Tarea escrita 1: Por favor, reproduce un fragmento del texto sobre la vida de fe: comienza en las palabras "Corramos con paciencia" y detente después de "del mar Rojo.".
Tarea escrita 2: En el texto sobre la vida de fe, ¿hasta qué versículo se han considerado los ejercicios de Abraham y de Moisés?
Tarea escrita 3: Retoma el texto sobre la vida de fe y escribe lo que sigue a su última oración.

Fragmento del documento:
:::
Corramos con paciencia
Si alguno piensa que la vida cristiana es un paseo, que lea y escuche lo que Dios dice. Una victoria del diablo consistió en transformar la vida cristiana —al menos en algunos países— en un andar próspero, donde no se encuentra el oprobio.
Muchos pensaron que eso significaba una victoria de la fe; pero, muy por el contrario, se trata del fracaso de la fe. El hecho de que en la cristiandad las cosas hayan tomado ese rumbo nos habla de la victoria del diablo y del mundo. Pues bien, el capítulo que citamos nos señala que el camino de la fe es un camino de prueba para la fe.
Las luchas y los ejercicios de los que leemos al comienzo del pasaje citado, a diferencia de los que preceden, tienen lugar en el territorio de Israel. Hasta el v. 31, hemos considerado los ejercicios de Abraham, de Moisés, los que tuvieron lugar a la salida de Egipto y en el paso del mar Rojo.
De hecho, nosotros leemos estas cosas sentados muy tranquilamente en nuestras casas, y las consideramos como muy bellas historias, en el mejor sentido de la palabra. Pero si hubiéramos estado en el lugar de un israelita durante la noche de la Pascua, quizá habríamos temblado en gran manera al pensar en el destructor que pasaba, y nos habríamos preguntado: «¿Y si entrara en mi casa?»
Cuando se trataba de pasar el mar Rojo, perseguidos por los egipcios armados hasta los dientes…, si hubiéramos estado con los israelitas…, quizá habríamos dicho: «¿Y si las aguas se vuelven y nos cubren?» Nosotros leemos esto con toda calma; pero cuando es necesario vivir el asunto y cuando atravesamos «un mar Rojo» cualquiera, cualquier dificultad, comprendemos en alguna medida lo que los hombres de fe enfrentaron en tales momentos. Por eso Dios nos hace atravesar de muchas maneras «mares Rojos», a fin de que aprendamos a conocernos y para que podamos decir: «He aquí una dificultad que me ha hecho conocer mejor a Dios.»
De modo que no se encuentra una vida de fe que no sea una vida de prueba de la fe… no necesariamente de pruebas exteriores, pues un hombre puede caminar viviendo una vida exterior aparentemente sin tropiezos y su vida puede muy bien ser una vida de fe, la de un creyente que durante cincuenta años, de la mañana a la noche, camina con Dios, diciendo: «Señor, ayúdame para esto o aquello, para este trabajo que debo hacer…»
Pero, queridos amigos, ¿quién de nosotros hace esto de manera continua? Esto mantiene a algunos muy oprimidos; es tan difícil como tener que atravesar un mar Rojo; es como si le dijeran a Dios: «Yo no puedo prescindir de ti, es preciso que estés conmigo en todas partes.»
No podemos juzgar el valor de una vida cristiana por las circunstancias exteriores. La vida de Abraham fue mucho más escasa en incidentes que la de otros; sin embargo, ella fue muy rica interiormente. En cambio, la vida de Moisés fue abundante en incidentes, porque su posición era muy diferente. Moisés tenía una posición en la que, inevitablemente, tenía que enfrentar dificultades exteriores a causa de caminar con Dios.
:::
Material mostrado:
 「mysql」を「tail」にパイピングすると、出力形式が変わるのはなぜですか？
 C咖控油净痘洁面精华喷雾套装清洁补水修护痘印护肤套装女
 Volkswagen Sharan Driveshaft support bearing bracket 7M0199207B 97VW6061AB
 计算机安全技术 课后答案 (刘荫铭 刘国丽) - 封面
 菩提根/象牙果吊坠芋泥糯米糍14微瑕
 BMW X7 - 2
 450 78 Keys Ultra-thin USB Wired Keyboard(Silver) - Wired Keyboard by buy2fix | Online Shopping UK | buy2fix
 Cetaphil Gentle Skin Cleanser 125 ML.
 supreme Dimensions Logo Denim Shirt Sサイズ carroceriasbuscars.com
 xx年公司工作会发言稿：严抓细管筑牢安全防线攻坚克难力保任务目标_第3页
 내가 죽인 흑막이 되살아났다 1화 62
:::
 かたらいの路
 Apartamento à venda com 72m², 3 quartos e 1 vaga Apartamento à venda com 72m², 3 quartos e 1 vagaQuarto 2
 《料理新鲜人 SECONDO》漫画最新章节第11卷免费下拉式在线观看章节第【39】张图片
:::
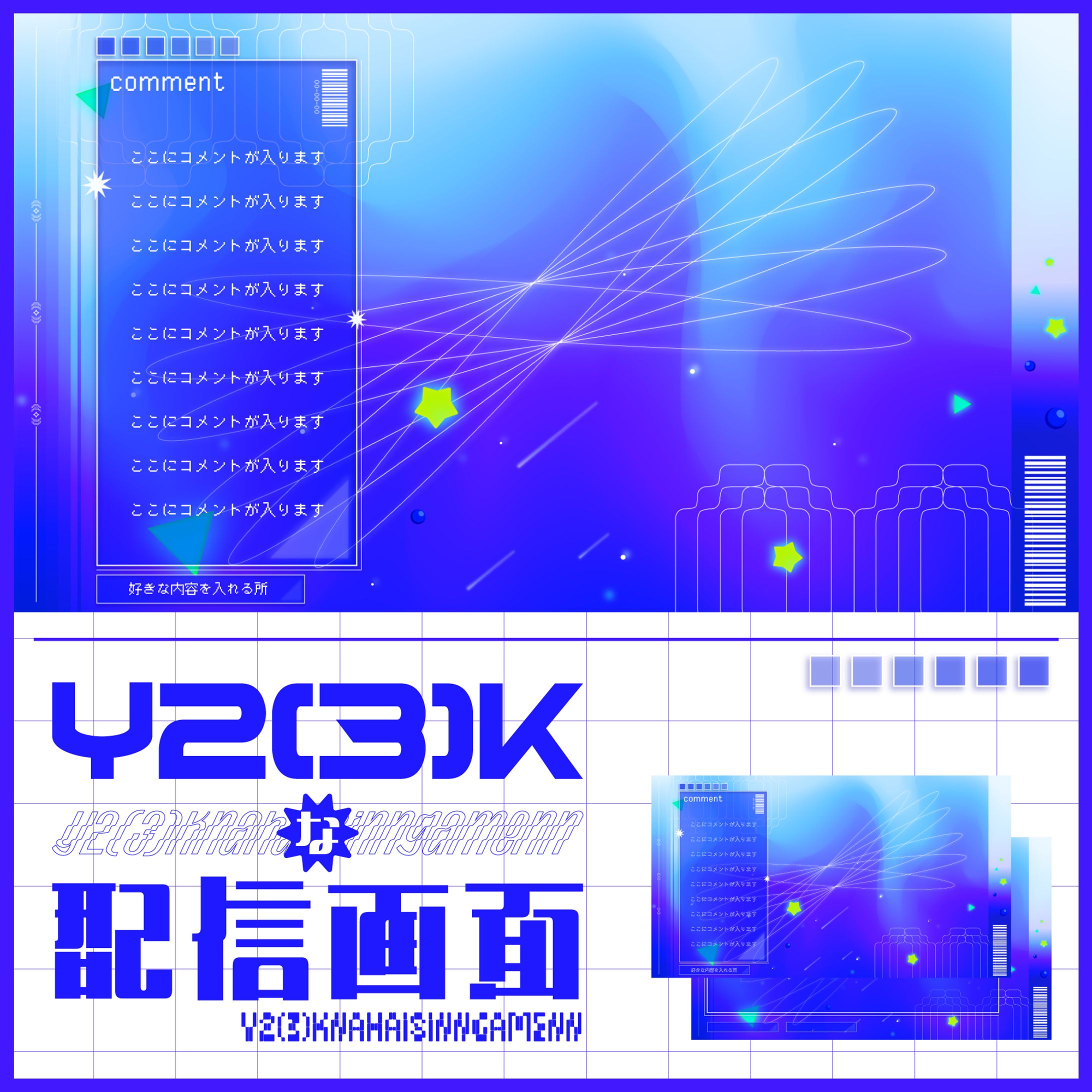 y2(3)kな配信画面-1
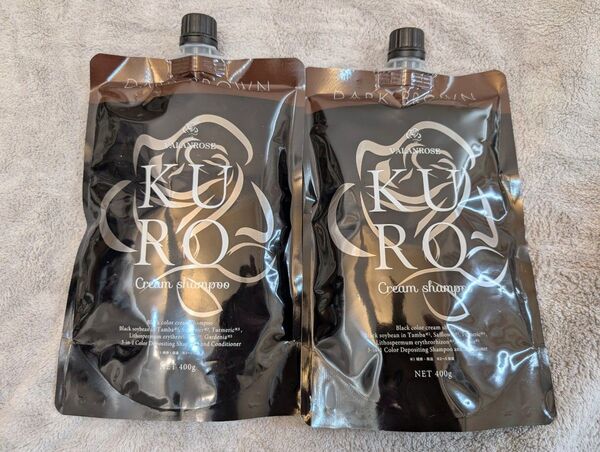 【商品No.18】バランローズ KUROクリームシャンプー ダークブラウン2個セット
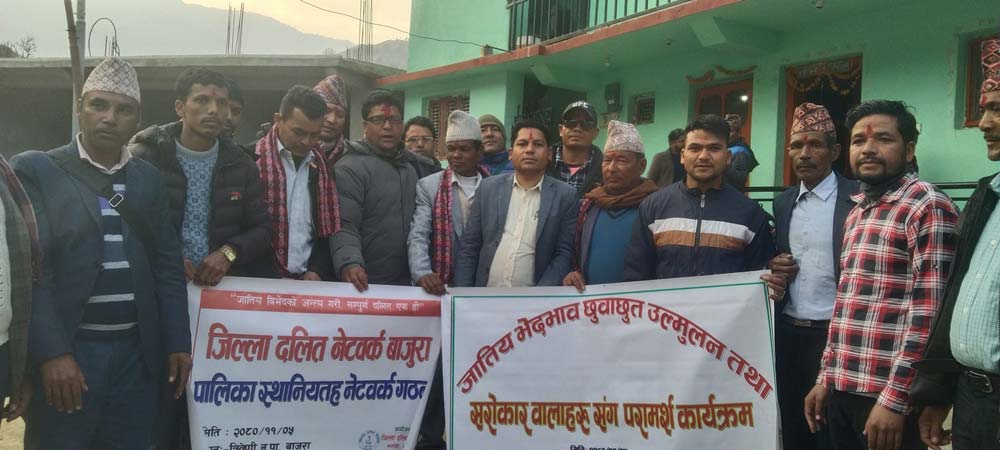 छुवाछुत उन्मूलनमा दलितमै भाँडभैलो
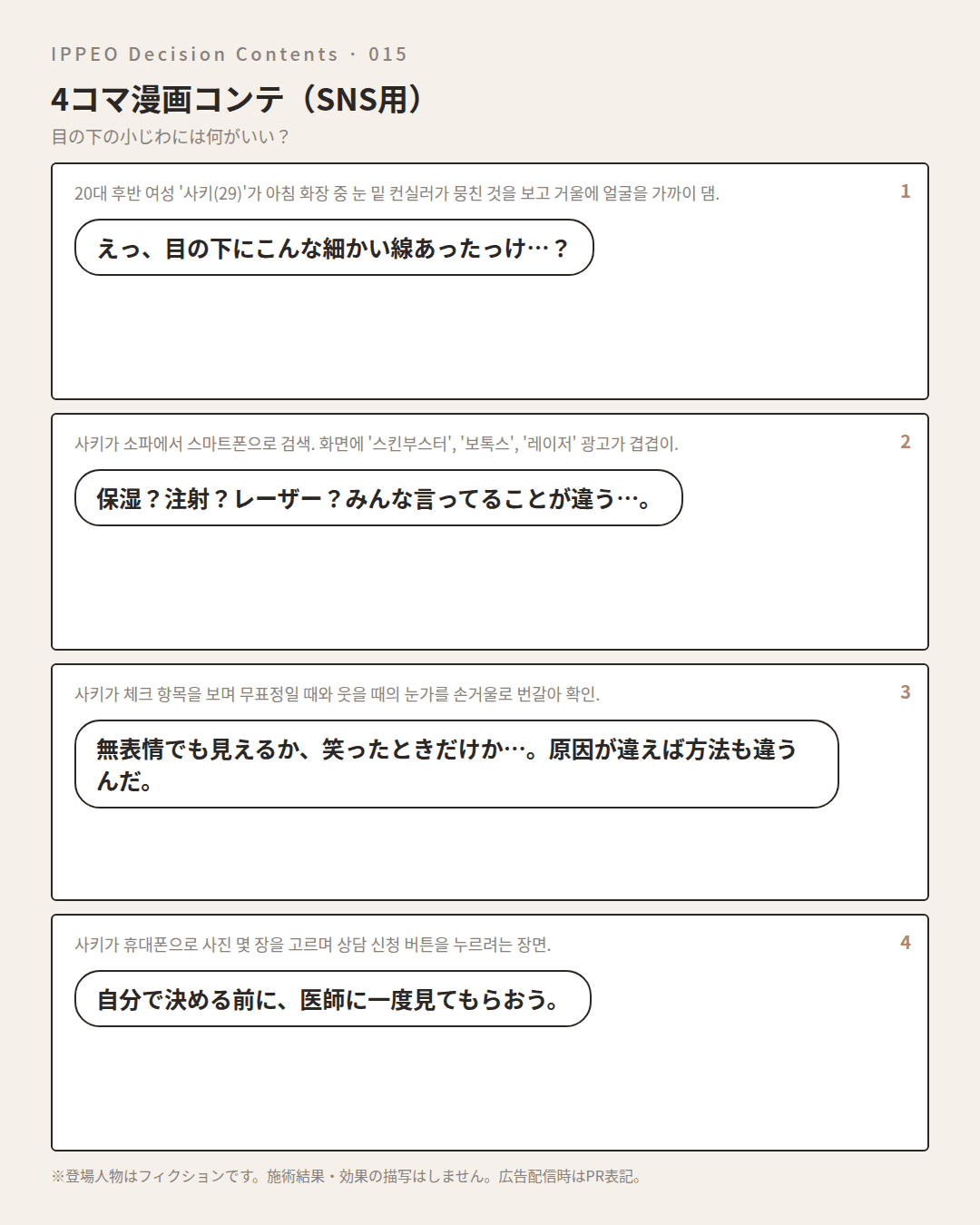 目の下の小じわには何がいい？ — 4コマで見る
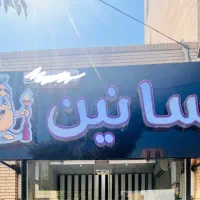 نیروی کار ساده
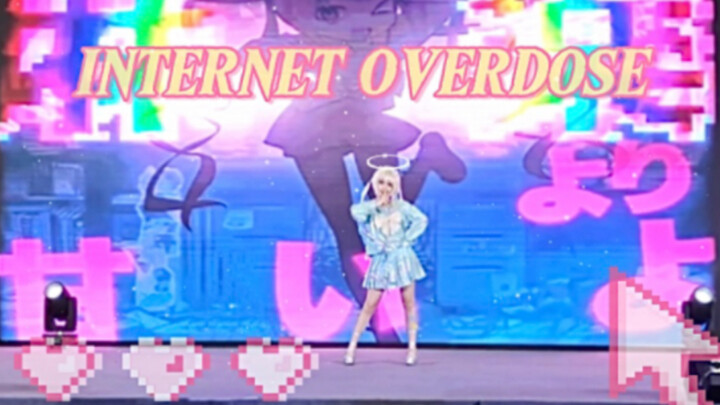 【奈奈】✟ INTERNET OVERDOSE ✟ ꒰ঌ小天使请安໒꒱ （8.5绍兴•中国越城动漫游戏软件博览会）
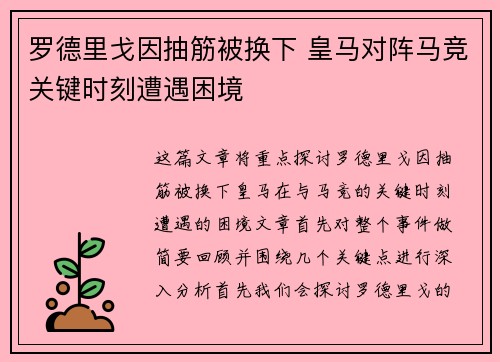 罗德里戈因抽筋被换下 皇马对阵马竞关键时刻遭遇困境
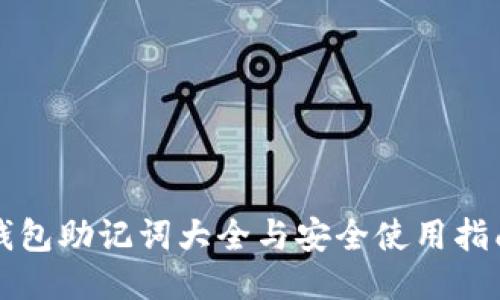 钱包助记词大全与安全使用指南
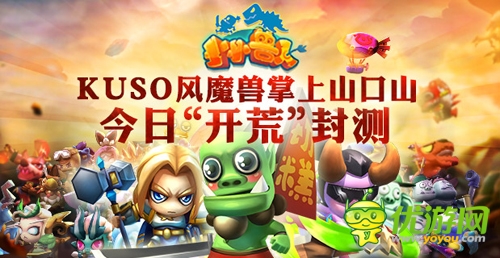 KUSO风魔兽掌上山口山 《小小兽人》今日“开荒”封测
:::
Respuesta 1:
Corramos con paciencia
Si alguno piensa que la vida cristiana es un paseo, que lea y escuche lo que Dios dice. Una victoria del diablo consistió en transformar la vida cristiana —al menos en algunos países— en un andar próspero, donde no se encuentra el oprobio.
Muchos pensaron que eso significaba una victoria de la fe; pero, muy por el contrario, se trata del fracaso de la fe. El hecho de que en la cristiandad las cosas hayan tomado ese rumbo nos habla de la victoria del diablo y del mundo. Pues bien, el capítulo que citamos nos señala que el camino de la fe es un camino de prueba para la fe.
Las luchas y los ejercicios de los que leemos al comienzo del pasaje citado, a diferencia de los que preceden, tienen lugar en el territorio de Israel. Hasta el v. 31, hemos considerado los ejercicios de Abraham, de Moisés, los que tuvieron lugar a la salida de Egipto y en el paso del mar Rojo.

Respuesta 2: Hasta el versículo 31.

Respuesta 3:
Los nombres que leemos a partir del versículo 32 son: Gedeón, Sansón, David, Samuel…. La mención de ellos nos habla de las dificultades enfrentadas en la tierra prometida y entre el pueblo de Dios.
Quizá pensemos que Dios podría haber obviado este párrafo que da por sobrentendida la triste condición en que se hallaba el pueblo, y que podría haber mostrado solamente la fe gloriosa obteniendo victorias sobre los enemigos exteriores y apoderándose de la tierra prometida.
No, en absoluto; Dios recuerda que en dicha tierra también hubo actos de fe. Si el pueblo hubiera marchado bien, no habrían sido necesarios un Gedeón ni un Sansón; estos hombres no hubieran sido útiles. Pero el solo hecho de la presencia de ellos es la demostración de que la condición en que estaba el pueblo exigía hombres que condenaran tal condición. Pues bien, fue necesaria la fe, ¡y siempre es necesaria! Ser cristiano es difícil; hoy en día, si se quiere seguir al Señor es quizá más difícil que al principio.
La fe cuenta con Dios; allí donde no hay fe se mira aquí y allá para encontrar apoyos. Pero la fe cuenta con Dios; entonces las dificultades pasan a ser un asunto de Dios y no nuestro. Lo esencial para cada uno es ser aplicado para tener una buena conciencia, para vivir realmente en la presencia de Dios y apoyarse en Él.
La fe pone a Dios en lugar del «yo»; ella introduce a Dios en todo. Si tuviéramos fe… como un grano de mostaza, nada nos inquietaría. La fe sufre mucho más que la incredulidad; pero, con todo, goza de mucha más dicha y de consolación, y tiene a Dios de su lado. He aquí lo que expresa el último párrafo del pasaje que consideramos.
David anduvo errante de cueva en cueva, como una perdiz por los montes. Esa fue la parte más gloriosa de su vida, durante la cual Saúl lo persiguió. Aparentemente, nada le brindaba seguridad y no tenía descanso; pensaba detenerse en un lugar y le era preciso huir a otro.
Pero él contaba con Dios. Bello ejemplo para nosotros que, a menudo, tenemos mucha dificultad para contar con Dios. ¡Oh, yo puedo contar con esto o con aquello!; y luego Dios nos enseña que necesitamos contar solamente con él. Por lo demás, para morir no tendremos a nadie sino a Dios.
Aquellos que en ese período difícil recibieron testimonio “de haber agradado a Dios”, son los que anduvieron por la fe, “de los cuales el mundo no era digno”. Acerca de los que andan por la fe, siempre ha sido cierto que el mundo no es digno de los tales y que Dios tiene su contentamiento en ellos.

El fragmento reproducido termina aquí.